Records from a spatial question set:
════════

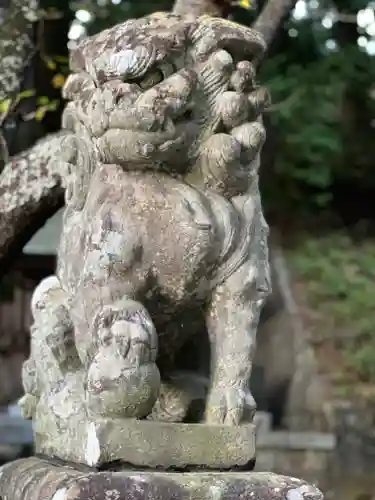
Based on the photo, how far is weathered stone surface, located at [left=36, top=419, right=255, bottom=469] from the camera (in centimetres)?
108

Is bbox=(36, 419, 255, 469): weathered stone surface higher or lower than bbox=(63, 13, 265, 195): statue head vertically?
lower

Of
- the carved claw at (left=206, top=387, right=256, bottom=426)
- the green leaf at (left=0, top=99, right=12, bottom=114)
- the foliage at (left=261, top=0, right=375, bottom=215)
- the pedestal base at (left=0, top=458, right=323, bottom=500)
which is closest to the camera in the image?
the pedestal base at (left=0, top=458, right=323, bottom=500)

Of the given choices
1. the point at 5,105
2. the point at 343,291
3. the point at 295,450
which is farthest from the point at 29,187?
the point at 343,291

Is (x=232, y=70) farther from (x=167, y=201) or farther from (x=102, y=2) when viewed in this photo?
(x=102, y=2)

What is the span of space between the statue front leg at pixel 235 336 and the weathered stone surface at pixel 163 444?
0.03 metres

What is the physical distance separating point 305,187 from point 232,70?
14.8ft

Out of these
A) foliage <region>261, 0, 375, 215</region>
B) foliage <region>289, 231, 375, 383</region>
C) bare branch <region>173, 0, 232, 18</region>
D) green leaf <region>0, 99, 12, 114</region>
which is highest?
bare branch <region>173, 0, 232, 18</region>

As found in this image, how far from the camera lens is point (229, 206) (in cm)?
119

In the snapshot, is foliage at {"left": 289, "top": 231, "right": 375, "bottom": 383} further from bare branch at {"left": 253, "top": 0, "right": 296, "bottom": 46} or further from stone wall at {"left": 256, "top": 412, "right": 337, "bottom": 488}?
bare branch at {"left": 253, "top": 0, "right": 296, "bottom": 46}

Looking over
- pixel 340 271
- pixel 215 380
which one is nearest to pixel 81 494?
pixel 215 380

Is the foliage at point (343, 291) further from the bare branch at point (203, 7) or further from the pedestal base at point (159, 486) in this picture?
the pedestal base at point (159, 486)

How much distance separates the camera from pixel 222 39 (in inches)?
46.5

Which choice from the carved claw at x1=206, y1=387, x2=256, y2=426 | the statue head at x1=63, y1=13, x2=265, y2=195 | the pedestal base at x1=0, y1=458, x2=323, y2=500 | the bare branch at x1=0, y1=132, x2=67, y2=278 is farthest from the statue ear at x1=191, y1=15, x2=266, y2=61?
the bare branch at x1=0, y1=132, x2=67, y2=278

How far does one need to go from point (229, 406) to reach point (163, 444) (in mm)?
101
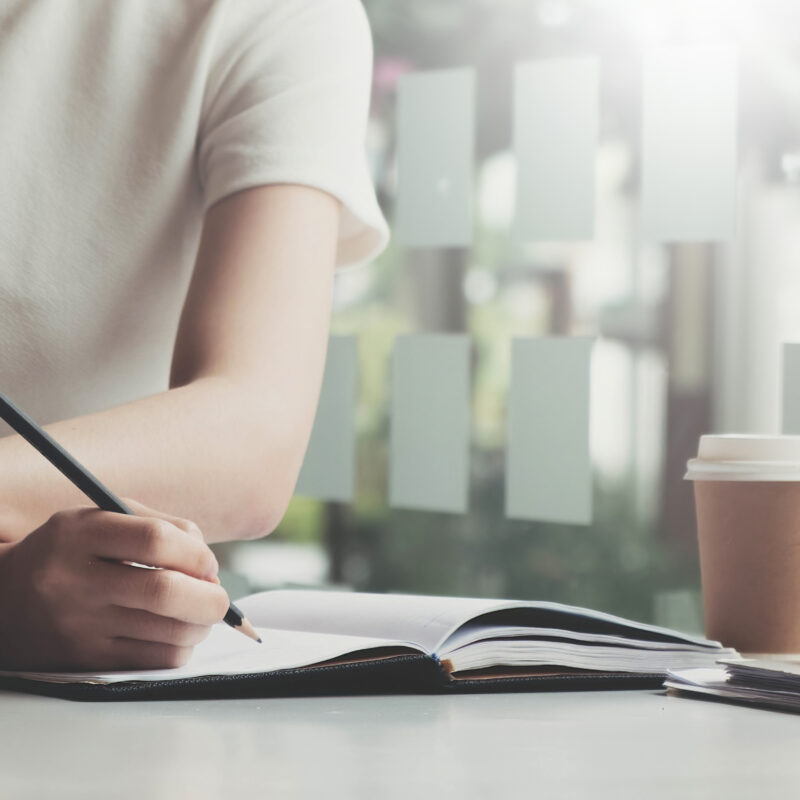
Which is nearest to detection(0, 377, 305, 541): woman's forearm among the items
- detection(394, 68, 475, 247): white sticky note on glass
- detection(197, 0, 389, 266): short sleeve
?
detection(197, 0, 389, 266): short sleeve

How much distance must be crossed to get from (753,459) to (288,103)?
0.49 m

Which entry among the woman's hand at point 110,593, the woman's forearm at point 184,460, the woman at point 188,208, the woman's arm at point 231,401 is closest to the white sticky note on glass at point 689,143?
the woman at point 188,208

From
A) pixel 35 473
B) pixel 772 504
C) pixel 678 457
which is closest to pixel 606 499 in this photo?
pixel 678 457

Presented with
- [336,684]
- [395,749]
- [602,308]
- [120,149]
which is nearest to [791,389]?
[602,308]

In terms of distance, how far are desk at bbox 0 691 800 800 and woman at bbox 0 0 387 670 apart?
1.09 ft

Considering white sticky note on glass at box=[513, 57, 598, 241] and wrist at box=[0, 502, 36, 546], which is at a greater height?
white sticky note on glass at box=[513, 57, 598, 241]

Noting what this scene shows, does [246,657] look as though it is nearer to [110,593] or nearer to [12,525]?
[110,593]

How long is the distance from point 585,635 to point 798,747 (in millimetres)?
201

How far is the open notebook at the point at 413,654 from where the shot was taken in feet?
1.89

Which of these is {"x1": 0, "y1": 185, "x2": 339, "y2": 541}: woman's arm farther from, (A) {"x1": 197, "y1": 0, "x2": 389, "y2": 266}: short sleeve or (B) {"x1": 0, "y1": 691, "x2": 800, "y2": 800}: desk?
(B) {"x1": 0, "y1": 691, "x2": 800, "y2": 800}: desk

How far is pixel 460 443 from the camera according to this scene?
5.47ft

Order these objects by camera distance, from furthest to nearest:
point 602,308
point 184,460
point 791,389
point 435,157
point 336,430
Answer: point 336,430, point 435,157, point 602,308, point 791,389, point 184,460

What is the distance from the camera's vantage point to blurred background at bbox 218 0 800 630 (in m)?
1.42

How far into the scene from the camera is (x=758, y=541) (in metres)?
0.83
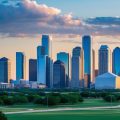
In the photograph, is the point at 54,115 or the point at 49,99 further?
the point at 49,99

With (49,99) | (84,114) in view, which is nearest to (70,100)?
(49,99)

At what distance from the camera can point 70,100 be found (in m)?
122

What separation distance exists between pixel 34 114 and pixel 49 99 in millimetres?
31286

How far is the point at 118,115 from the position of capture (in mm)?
81750
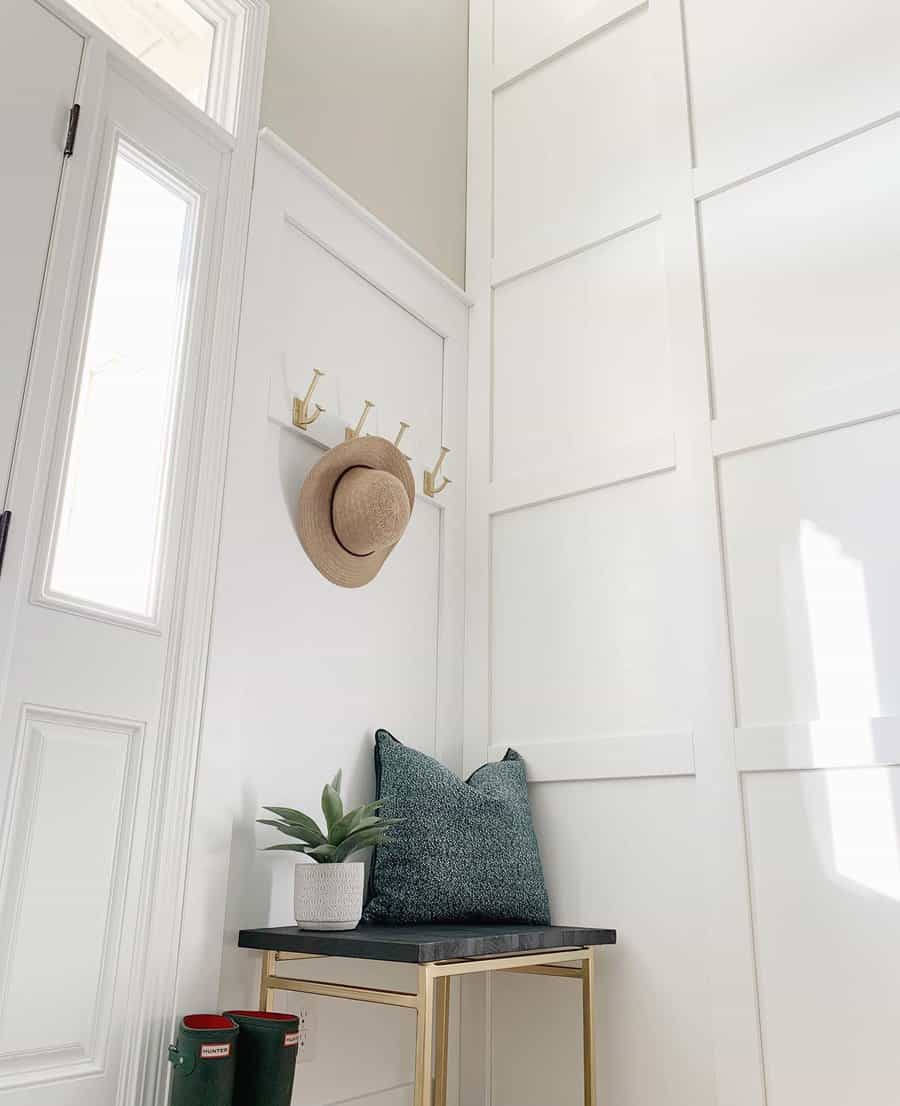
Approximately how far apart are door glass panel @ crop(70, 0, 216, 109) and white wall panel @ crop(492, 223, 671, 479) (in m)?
1.06

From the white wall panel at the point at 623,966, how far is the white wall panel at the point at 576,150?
5.18ft

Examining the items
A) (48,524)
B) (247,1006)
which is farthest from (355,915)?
(48,524)

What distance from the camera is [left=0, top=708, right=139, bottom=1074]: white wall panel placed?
1.49 meters

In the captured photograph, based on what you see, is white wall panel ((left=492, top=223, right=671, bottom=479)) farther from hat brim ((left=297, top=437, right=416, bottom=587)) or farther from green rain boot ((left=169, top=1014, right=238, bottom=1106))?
green rain boot ((left=169, top=1014, right=238, bottom=1106))

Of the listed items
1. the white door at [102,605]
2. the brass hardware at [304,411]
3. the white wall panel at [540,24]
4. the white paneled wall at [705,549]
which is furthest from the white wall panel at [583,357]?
the white door at [102,605]

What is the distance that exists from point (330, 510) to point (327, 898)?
855 mm

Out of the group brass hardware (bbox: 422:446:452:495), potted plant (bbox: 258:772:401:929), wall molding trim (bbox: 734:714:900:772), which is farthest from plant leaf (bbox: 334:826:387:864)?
brass hardware (bbox: 422:446:452:495)

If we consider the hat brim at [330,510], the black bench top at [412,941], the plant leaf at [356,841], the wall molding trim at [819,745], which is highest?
the hat brim at [330,510]

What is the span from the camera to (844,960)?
1830 mm

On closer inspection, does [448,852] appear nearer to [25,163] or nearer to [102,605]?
[102,605]

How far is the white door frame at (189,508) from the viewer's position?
161 centimetres

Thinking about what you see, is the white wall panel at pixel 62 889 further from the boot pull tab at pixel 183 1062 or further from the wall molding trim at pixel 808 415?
the wall molding trim at pixel 808 415

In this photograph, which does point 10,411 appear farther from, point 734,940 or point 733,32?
point 733,32

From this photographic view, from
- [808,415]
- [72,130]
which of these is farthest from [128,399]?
[808,415]
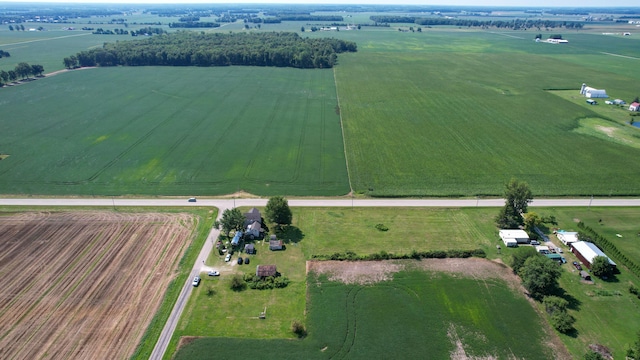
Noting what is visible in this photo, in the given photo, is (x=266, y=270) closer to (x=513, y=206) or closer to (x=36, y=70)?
(x=513, y=206)

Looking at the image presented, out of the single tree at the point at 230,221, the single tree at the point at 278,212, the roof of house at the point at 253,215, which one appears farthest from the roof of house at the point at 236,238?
the single tree at the point at 278,212

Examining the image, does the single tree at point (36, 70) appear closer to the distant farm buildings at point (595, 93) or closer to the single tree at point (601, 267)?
the single tree at point (601, 267)

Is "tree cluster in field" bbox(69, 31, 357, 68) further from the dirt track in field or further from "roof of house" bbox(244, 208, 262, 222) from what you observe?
the dirt track in field

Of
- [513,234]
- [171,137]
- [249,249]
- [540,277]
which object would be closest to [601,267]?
[540,277]

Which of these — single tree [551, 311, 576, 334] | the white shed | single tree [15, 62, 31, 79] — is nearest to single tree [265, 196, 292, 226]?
single tree [551, 311, 576, 334]

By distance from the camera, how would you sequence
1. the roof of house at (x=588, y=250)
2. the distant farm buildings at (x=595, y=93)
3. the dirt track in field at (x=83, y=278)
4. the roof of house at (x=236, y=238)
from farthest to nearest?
the distant farm buildings at (x=595, y=93) < the roof of house at (x=236, y=238) < the roof of house at (x=588, y=250) < the dirt track in field at (x=83, y=278)

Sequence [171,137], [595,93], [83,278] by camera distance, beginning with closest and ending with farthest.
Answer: [83,278]
[171,137]
[595,93]
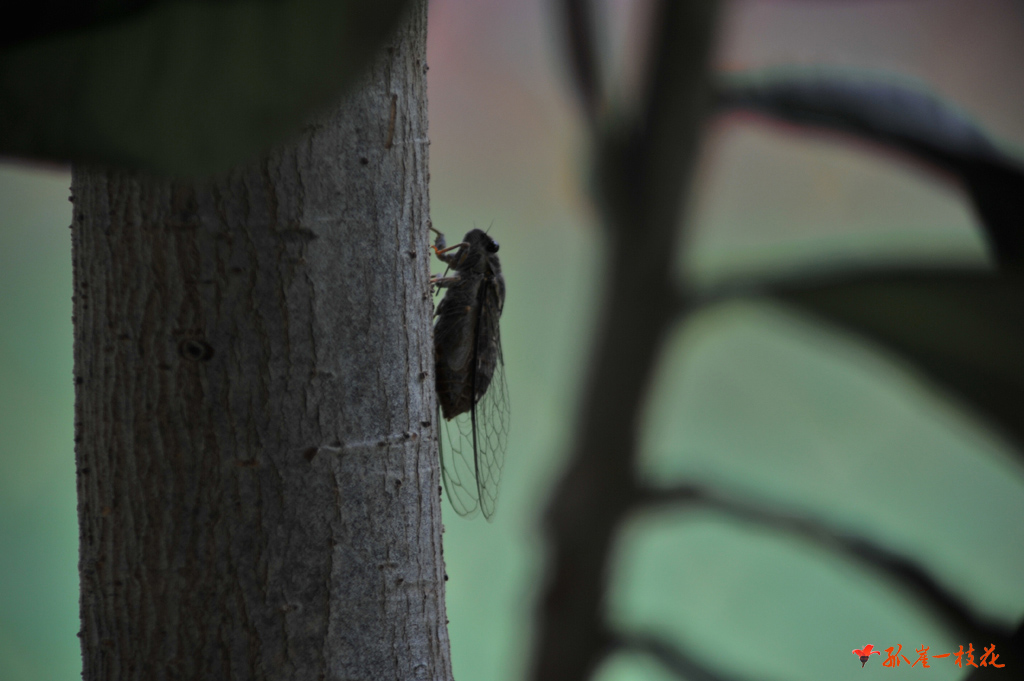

════════

**WHAT YOU ARE ASKED TO DO**
How many lines of the material above contain the word "Examining"? Reply with the number alone.

**WRITTEN SOLUTION**
2